- _Your objective_
Please quote all of the entries below word for word, from the first through the last.

START The data

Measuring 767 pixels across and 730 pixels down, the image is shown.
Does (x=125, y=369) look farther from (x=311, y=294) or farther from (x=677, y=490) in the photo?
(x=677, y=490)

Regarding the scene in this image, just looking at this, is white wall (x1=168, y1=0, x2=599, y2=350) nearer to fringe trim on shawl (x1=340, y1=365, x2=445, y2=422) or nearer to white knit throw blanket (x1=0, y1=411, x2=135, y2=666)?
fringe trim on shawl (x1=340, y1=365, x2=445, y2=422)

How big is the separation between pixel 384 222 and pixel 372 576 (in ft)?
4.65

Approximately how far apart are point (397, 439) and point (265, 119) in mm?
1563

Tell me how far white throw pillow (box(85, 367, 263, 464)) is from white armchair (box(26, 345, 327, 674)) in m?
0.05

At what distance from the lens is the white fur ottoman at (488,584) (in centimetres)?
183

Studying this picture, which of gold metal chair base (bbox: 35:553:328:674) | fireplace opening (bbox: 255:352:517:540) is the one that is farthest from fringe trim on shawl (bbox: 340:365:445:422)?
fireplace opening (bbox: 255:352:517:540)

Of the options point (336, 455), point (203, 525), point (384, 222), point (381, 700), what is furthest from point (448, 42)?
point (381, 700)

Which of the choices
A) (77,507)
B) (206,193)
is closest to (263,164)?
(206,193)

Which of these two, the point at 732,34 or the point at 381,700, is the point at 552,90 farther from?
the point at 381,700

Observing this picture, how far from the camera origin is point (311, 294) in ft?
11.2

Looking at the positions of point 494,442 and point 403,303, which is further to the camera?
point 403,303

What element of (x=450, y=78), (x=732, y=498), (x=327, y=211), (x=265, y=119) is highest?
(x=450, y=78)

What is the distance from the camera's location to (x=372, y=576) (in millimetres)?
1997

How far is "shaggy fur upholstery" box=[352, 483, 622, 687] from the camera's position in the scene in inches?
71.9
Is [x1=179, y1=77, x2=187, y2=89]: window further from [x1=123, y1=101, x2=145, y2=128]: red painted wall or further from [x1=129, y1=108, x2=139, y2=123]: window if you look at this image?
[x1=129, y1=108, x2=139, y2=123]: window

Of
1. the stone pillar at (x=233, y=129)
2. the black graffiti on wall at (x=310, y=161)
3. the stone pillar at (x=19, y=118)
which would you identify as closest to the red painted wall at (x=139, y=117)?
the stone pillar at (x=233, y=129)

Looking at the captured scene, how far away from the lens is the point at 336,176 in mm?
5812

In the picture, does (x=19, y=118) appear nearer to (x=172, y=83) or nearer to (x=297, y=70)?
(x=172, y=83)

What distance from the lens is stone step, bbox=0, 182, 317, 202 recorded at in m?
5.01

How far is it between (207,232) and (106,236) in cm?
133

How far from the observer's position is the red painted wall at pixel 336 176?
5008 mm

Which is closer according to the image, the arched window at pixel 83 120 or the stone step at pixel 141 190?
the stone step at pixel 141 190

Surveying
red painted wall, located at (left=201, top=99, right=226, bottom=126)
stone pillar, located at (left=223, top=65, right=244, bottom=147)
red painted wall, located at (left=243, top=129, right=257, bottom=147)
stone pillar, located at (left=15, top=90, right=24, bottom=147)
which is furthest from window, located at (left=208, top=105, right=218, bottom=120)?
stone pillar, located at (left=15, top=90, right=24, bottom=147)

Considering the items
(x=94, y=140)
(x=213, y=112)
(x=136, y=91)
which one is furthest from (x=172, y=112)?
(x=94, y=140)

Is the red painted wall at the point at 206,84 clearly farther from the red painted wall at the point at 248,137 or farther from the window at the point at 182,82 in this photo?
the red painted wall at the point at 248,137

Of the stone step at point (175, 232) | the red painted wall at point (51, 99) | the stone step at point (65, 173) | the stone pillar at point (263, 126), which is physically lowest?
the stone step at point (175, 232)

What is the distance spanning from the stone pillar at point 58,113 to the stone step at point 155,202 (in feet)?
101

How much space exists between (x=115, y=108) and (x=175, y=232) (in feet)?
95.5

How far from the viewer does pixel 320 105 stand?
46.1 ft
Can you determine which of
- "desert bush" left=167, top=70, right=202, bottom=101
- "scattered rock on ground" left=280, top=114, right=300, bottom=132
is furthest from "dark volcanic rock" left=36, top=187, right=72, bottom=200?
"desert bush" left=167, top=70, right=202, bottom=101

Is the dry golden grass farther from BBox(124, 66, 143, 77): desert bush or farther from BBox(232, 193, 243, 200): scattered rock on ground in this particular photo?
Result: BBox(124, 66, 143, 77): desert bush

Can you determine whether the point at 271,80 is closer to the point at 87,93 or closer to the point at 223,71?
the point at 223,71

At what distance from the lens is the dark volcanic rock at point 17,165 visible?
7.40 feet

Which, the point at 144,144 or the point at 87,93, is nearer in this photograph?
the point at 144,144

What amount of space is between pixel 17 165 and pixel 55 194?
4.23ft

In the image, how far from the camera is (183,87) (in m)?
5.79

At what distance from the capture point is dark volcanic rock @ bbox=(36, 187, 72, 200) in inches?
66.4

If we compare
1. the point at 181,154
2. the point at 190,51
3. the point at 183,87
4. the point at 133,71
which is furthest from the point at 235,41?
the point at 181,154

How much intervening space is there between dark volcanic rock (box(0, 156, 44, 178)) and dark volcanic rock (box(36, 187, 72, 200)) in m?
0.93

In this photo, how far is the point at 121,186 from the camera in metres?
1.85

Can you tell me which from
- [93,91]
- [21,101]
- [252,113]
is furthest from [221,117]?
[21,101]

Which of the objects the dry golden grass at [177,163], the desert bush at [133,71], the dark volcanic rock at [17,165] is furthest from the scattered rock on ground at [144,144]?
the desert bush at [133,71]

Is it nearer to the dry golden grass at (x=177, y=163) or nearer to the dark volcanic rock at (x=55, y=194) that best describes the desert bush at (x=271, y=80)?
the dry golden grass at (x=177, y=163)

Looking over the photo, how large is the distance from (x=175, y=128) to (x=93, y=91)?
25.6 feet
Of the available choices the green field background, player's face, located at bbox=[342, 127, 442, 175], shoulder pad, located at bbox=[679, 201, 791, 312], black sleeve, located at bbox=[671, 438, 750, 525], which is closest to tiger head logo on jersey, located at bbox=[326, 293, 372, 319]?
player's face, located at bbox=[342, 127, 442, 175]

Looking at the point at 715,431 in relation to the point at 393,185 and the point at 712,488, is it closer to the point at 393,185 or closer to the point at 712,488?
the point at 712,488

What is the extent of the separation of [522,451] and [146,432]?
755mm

END The data

- _The reply_
Measuring 767 pixels across and 730 pixels down, the image is shown.
Does (x=125, y=369) look farther from (x=311, y=294) or farther from (x=677, y=490) in the photo?
(x=677, y=490)

Regarding the scene in this image, just looking at this, is white wall (x1=168, y1=0, x2=599, y2=350) nearer to fringe trim on shawl (x1=340, y1=365, x2=445, y2=422) or nearer to white knit throw blanket (x1=0, y1=411, x2=135, y2=666)?
fringe trim on shawl (x1=340, y1=365, x2=445, y2=422)

How big is the separation between pixel 384 222 and pixel 372 576 (in ft)?
4.65

Approximately how far apart are point (397, 439) and point (265, 119) in mm?
1563

Tell me how far white throw pillow (box(85, 367, 263, 464)) is from white armchair (box(26, 345, 327, 674)) in m?
0.05

At what distance from the lens is the white fur ottoman at (488,584) (in centimetres)?
183

Studying this picture, which of gold metal chair base (bbox: 35:553:328:674) | fireplace opening (bbox: 255:352:517:540) is the one that is farthest from fringe trim on shawl (bbox: 340:365:445:422)?
fireplace opening (bbox: 255:352:517:540)

Of the options point (336, 455), point (203, 525), point (384, 222), point (381, 700), what is furthest from point (448, 42)?
point (381, 700)

Which of the choices
A) (77,507)
B) (206,193)
is closest to (263,164)?
(206,193)

Which of these two, the point at 732,34 or the point at 381,700, is the point at 552,90 farther from?
the point at 381,700

Observing this picture, how far from the camera origin is point (311, 294) in ft?
11.2

Looking at the positions of point 494,442 and point 403,303, which is further to the camera?
point 403,303

What element of (x=450, y=78), (x=732, y=498), (x=327, y=211), (x=265, y=119) is highest?
(x=450, y=78)

What is the distance from the camera's location to (x=372, y=576) (in millimetres)?
1997

How far is "shaggy fur upholstery" box=[352, 483, 622, 687] from the camera's position in the scene in inches?
71.9
Is [x1=179, y1=77, x2=187, y2=89]: window further from [x1=123, y1=101, x2=145, y2=128]: red painted wall or further from [x1=129, y1=108, x2=139, y2=123]: window if you look at this image?
[x1=129, y1=108, x2=139, y2=123]: window

Of
1. the stone pillar at (x=233, y=129)
2. the black graffiti on wall at (x=310, y=161)
3. the stone pillar at (x=19, y=118)
which would you identify as closest to the red painted wall at (x=139, y=117)?
the stone pillar at (x=233, y=129)

Looking at the captured scene, how far away from the lens is the point at 336,176 in mm?
5812

In the picture, does (x=19, y=118) appear nearer to (x=172, y=83) or nearer to (x=297, y=70)?
(x=172, y=83)

What distance from the lens is stone step, bbox=0, 182, 317, 202 recorded at in m?
5.01

How far is it between (207,232) and (106,236) in cm?
133

How far from the observer's position is the red painted wall at pixel 336 176?
5008 mm

Which is closer according to the image, the arched window at pixel 83 120 or the stone step at pixel 141 190?
the stone step at pixel 141 190

Surveying
red painted wall, located at (left=201, top=99, right=226, bottom=126)
stone pillar, located at (left=223, top=65, right=244, bottom=147)
red painted wall, located at (left=243, top=129, right=257, bottom=147)
stone pillar, located at (left=15, top=90, right=24, bottom=147)
which is furthest from window, located at (left=208, top=105, right=218, bottom=120)?
stone pillar, located at (left=15, top=90, right=24, bottom=147)

Considering the items
(x=94, y=140)
(x=213, y=112)
(x=136, y=91)
which one is furthest from (x=172, y=112)?
(x=94, y=140)

Is the red painted wall at the point at 206,84 clearly farther from the red painted wall at the point at 248,137 or farther from the window at the point at 182,82 in this photo?
the red painted wall at the point at 248,137

Of the stone step at point (175, 232) | the red painted wall at point (51, 99) | the stone step at point (65, 173) | the stone pillar at point (263, 126), which is physically lowest?
the stone step at point (175, 232)

What is the distance spanning from the stone pillar at point 58,113 to the stone step at point 155,202 (in feet)?
101

How much space exists between (x=115, y=108) and (x=175, y=232) (in feet)?
95.5

How far from the viewer does pixel 320 105 stand?
46.1 ft
Can you determine which of
- "desert bush" left=167, top=70, right=202, bottom=101
- "scattered rock on ground" left=280, top=114, right=300, bottom=132
is furthest from "dark volcanic rock" left=36, top=187, right=72, bottom=200?
"desert bush" left=167, top=70, right=202, bottom=101

Is the dry golden grass farther from BBox(124, 66, 143, 77): desert bush or farther from BBox(232, 193, 243, 200): scattered rock on ground in this particular photo?
Result: BBox(124, 66, 143, 77): desert bush

Can you determine whether the point at 271,80 is closer to the point at 87,93 or closer to the point at 223,71?
the point at 223,71

At what distance from the lens is the dark volcanic rock at point 17,165 visible?
7.40 feet

Which, the point at 144,144 or the point at 87,93, is nearer in this photograph?
the point at 144,144

What amount of space is between pixel 17 165 and pixel 55 194?
4.23ft

In the image, how far from the camera is (183,87) (in m)?
5.79

At what distance from the capture point is dark volcanic rock @ bbox=(36, 187, 72, 200) in inches?
66.4

If we compare
1. the point at 181,154
2. the point at 190,51
3. the point at 183,87
4. the point at 133,71
which is furthest from the point at 235,41?
the point at 181,154

How much intervening space is there between dark volcanic rock (box(0, 156, 44, 178)) and dark volcanic rock (box(36, 187, 72, 200)) in m?
0.93

In this photo, how far is the point at 121,186 from the camera in metres?
1.85

Can you tell me which from
- [93,91]
- [21,101]
- [252,113]
is furthest from [221,117]?
[21,101]

Which of the objects the dry golden grass at [177,163], the desert bush at [133,71], the dark volcanic rock at [17,165] is furthest from the scattered rock on ground at [144,144]?
the desert bush at [133,71]

Is it nearer to the dry golden grass at (x=177, y=163) or nearer to the dark volcanic rock at (x=55, y=194) that best describes the desert bush at (x=271, y=80)?
the dry golden grass at (x=177, y=163)

Looking over the photo, how large is the distance from (x=175, y=128) to (x=93, y=91)?
25.6 feet
Of the available choices the green field background, player's face, located at bbox=[342, 127, 442, 175], shoulder pad, located at bbox=[679, 201, 791, 312], black sleeve, located at bbox=[671, 438, 750, 525], which is closest to tiger head logo on jersey, located at bbox=[326, 293, 372, 319]?
player's face, located at bbox=[342, 127, 442, 175]

Looking at the point at 715,431 in relation to the point at 393,185 and the point at 712,488, is it closer to the point at 393,185 or closer to the point at 712,488?
the point at 712,488

What is the extent of the separation of [522,451] and [146,432]?
755mm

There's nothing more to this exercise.